EARLY SPECULATIONS
For thousands of years, may philosophers and writers have thought it absurd that the Earth was the only place where life existed. To give you a few examples:
c. 400 BCE - Metrodorus of Chios - "It is unnatural in a large field to have only one shaft of wheat and in the infinite universe only one living world."
c. 50 BCE - Lucretius - "Nothing in the universe is unique and alone, and therefor in other regions there must be other Earths inhabited by different tribes of men and breeds of beasts."
Following the Copernican Revolution, which dethroned the Earth from any special central position in the universe, and relegated it to being simply another planet, individuals increasingly speculated about other worlds as possible abodes of life. However, such speculations were not without risk! On February 17, 1600, the Italian monk Giordano Bruno was burned at the stake by the Inquisition for exposing the Copernican theory and the idea that there must be "an infinite number of suns with planets and life around them".
c. 1609 - Christian Huygens (in his work "Cosmotheoras") argued for the similarity of other worlds to Earth and their life forms.

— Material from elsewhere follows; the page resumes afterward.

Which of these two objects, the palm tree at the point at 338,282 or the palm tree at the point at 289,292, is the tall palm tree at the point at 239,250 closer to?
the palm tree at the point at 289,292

c. 1900 - Percival Lowell claimed to have observational evidence for large-scale engineering structures on Mars (the "canals") and even described what he thought their physiology and social structure must be like!
Running parallel with these speculations were actual suggestions of methods to communicate with extraterrestrials.
c. 1820 Karl Gauss suggested that we could send a message to possible extraterrestrials by planting as huge forest of trees (in a barren area) in the form of a right triangle, thereby demonstrating our knowledge of the Pythagorean Theorem to the ETs. He thought such a symbol might be visible from Mars using a telescope.
c. 1840 Joseph von Littrow suggested digging trenches in Egypt in that form, filling them with kerosene, and lighting them, producing a symbol visible at night for very long distances.
1899 - N. Tesla attempts to send a powerful burst of radio noise as a "message" and then listen for a reply.
1922 - G. Marconi, inventor of wireless communication, tries to listen for radio signals from a boat in a remote oceanic location.
The Fermi-Hart Paradox
Over lunch one day in the 1950s, the physicist Enrico Fermi was discussing the possibility of life in the galaxy, and pose the following probelem. It was believed that, since there was nothing that would, in principle, prevent life from developing elsewhere in the galaxy, it ought to be abundant. Yet, if life were abundant, we should have been visited by them, yet we had not. Where are They? This is commonly referred to as the Fermi Paradox.
In the 1970's, Michael Hartwas interested in this dilemma, which some now refer to as the Fermi-Hart Paradox, and decided to carry out the first series of detailed calculations relevant to whether planets with suitable conditions should be common or rare.